Disability jokes
The kid in the wheelchair was getting bullied, so I encouraged him to stand up for himself. I don't know why he started crying.
What do you call a dog with no legs?
Doesn’t matter what you call him, he won’t come anyway.
How do you punish Helen Keller?
Leave the plunger in the toilet.
What is Stephen Hawking's favorite song?
"Highway to Hell."
What did Stephen Hawking get for his B-Day?
Chocolate arm.
I would make a disabled joke.
But they never work.
What would a Down syndrome Ben 10 alien be called?
Chromostone.
What did the boy with no hands get for Christmas? Gloves!
Nah, just kidding... He still hasn't unwrapped his present.
I took a special needs child to a shooting range.
Poor bastard had no idea which direction to run in.

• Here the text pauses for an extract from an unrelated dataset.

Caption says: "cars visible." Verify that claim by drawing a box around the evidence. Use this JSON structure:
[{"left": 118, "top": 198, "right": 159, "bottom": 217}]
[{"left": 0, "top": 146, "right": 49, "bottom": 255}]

My uncle hid my weed, so I hid his wheelchair.
I had sex with a disabled girl. You can say I handiclapped those cheeks.
I asked a person in a wheelchair if they wanted to fight. All I had to do is say, "Stand up!"
Why was Helen Keller truly an inspiration?
She learned how to read and write despite being from Alabama!
HAIKU JOKE:
Helen Keller could Fuck a blind man so hard that she Ends up with his child.
Helen threw up gang signs her whole life and didn't know.
If you play the movie "Jaws" in reverse, it's a heartwarming story about a shark who gives arms and legs to disabled people.
A handicapped person was making fun of me, so I walked away.
What is better than a paralympic gold medal?
Walking! 😂😂😂
Why did Stephen Hawking die?
He drove too far away from the power point/modem.
The man had no arms and a little girl came over and said, "Give me a high-five."
He said, "I’ve got no arms," and the girl said, "Are you an eel? Cause he don’t have arms."